Corvées mixtes, sont celles qui sont en partie réelles & en partie personnelles; il y en a peu qui soient véritablement mixtes: car elles sont naturellement ou réelles, c'est - à - dire dûes à cause des fonds; ou personnelles, c'est - à - dire dûes par les habitans, comme habitans: cependant on en distingue deux sortes de mixtes; savoir, les réelles mixtes, telles que les corvées à bras, dûes par les détenteurs des fonds qui en peuvent être chargés; & les mixtes personnelles, qui sont dûes par chaque habitant, comme habitant, mais par charrois & par chevaux; ce qui a toûjours rapport au plus ou moins de fonds qu'il fait valoir.

Corvées obséquiales, sont celles qui consistent en certains devoirs de déférence envers le seigneur, telles que celles qui étoient dûes aux patrons chez les Romains, & qui consistoient à adesse patrono, comitari patronum.

Corvées officieuses ou officiales, en latin officiales, sont la même chose que les corvées obséquiales; elles sont opposées à celles qu'on appelle fabriles.

Corvées particulieres, voyez ci - après Corvées publiques.

Corvées personnelles. Toutes corvées sont dûes par des personnes; mais on entend sous ce nom celles qui sont dûes principalement par la personne, c'est - à - dire par l'habitant, comme habitant, & indépendamment des fonds, soit qu'il en possede ou qu'il n'en possede pas. Voyez ci - devant Corvées mixtes, & ci - après Corvées réelles.

Corvées publiques, sont celles qui sont dûes pour quelques travaux publics, comme pour construire ou réparer des ponts, chaussées, chemins, &c. à la différence des corvées qui sont dûes au seigneur pour son utilité particuliere. Voyez plus bas Corvée, Ponts & Chaussées. (A)

Corvées réelles; sont celles que le sujet doit à cause de quelque fonds qu'il possede en la seigneurie. Voyez ci - devant Corvées mixtes & personnelles.

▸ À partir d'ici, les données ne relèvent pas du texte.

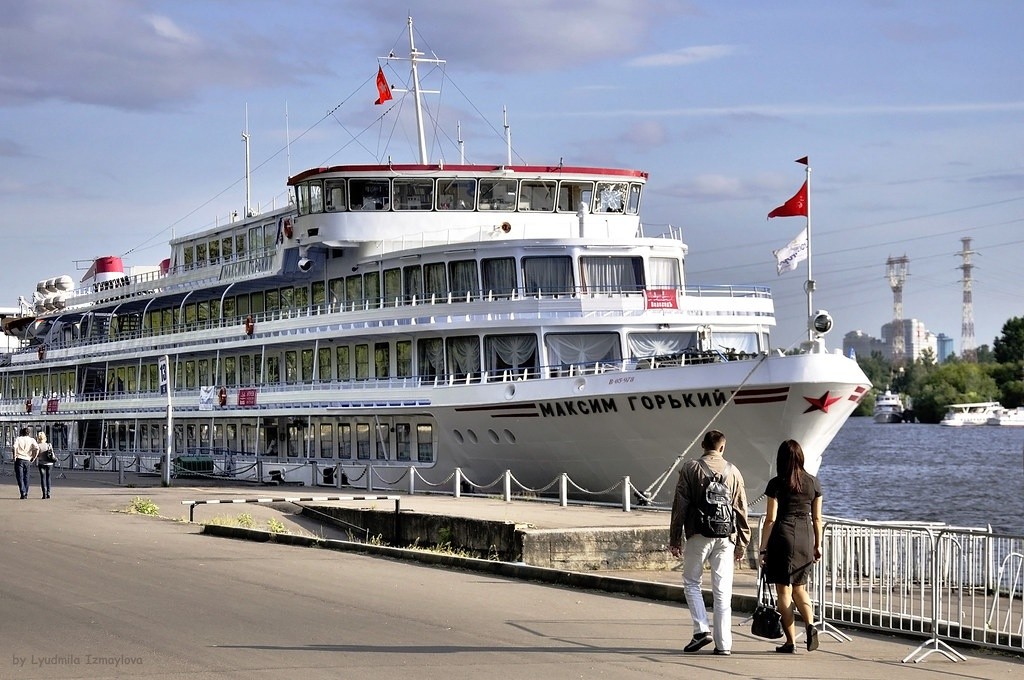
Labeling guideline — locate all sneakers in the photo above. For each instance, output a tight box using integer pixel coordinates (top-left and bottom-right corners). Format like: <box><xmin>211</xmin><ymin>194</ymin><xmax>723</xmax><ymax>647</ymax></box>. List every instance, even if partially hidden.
<box><xmin>714</xmin><ymin>647</ymin><xmax>730</xmax><ymax>655</ymax></box>
<box><xmin>684</xmin><ymin>632</ymin><xmax>713</xmax><ymax>652</ymax></box>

Corvées seigneuriales, sont celles qui sont stipulées dans les terriers ou reconnoissances, comme un droit du fief, ou comme un droit de justice, à la différence de celles qui peuvent être imposées par convention sur des fonds.

Corvées taillablieres, sont celles qui procedent de la taille réelle, & que l'on regarde elles - mêmes comme une taille. Ces sortes de corvées ont lieu dans les coûtumes de Bourbonnois & de la Marche. En Bourbonnois celles qui procedent de la taille personnelle, & sur le chef franc ou serf, le corvéable doit quatre charrois par an; ou s'il n'a point de charrette & de boeufs, il doit quatre corvées à bras; au lieu que les corvées qui procedent de la taille réelle & à cause des héritages, & que l'on appelle taillablieres, sont reglées à trois charrois par an; ou, à défaut de charrois, à trois corvées à bras.

Corvées à terrier, sont les corvées seigneuriales qui sont établies par le bail à fief, & relatives dans le terrier.

Corvées a volonté, voyez ci - devant Corvées à merci. Voyez la biblioh. de Bouchel, le glossaire de M. de Lauriere, au mot Corvées, & la conférence des coûtumes; le traité des Corvées de M. Guyot, tome I. des fiefs; Henris, tome I. liv. III. ch. iij. quest. 32 & 33. Despeisses, tome III. p. 207. (A)

Corvée (Page 4:283)

Corvée, (Ponts & Chaussées.) La corvée est un ouvrage public, que l'on fait faire aux communautés, aux particuliers, desquels on demande dans les saisons mortes, quelques journées de leur tems sans salaire. Une telle condition est dure sans doute pour chacun de ces particuliers; elle indique par conséquent toute l'importance dont il est de les bien conduire, pour tirer des jours précieux qu'on leur demande sans salaire le plus d'utilité que l'on peut, afin de ne point perdre à la fois & le tems du particulier, & le fruit que l'état en doit retirer.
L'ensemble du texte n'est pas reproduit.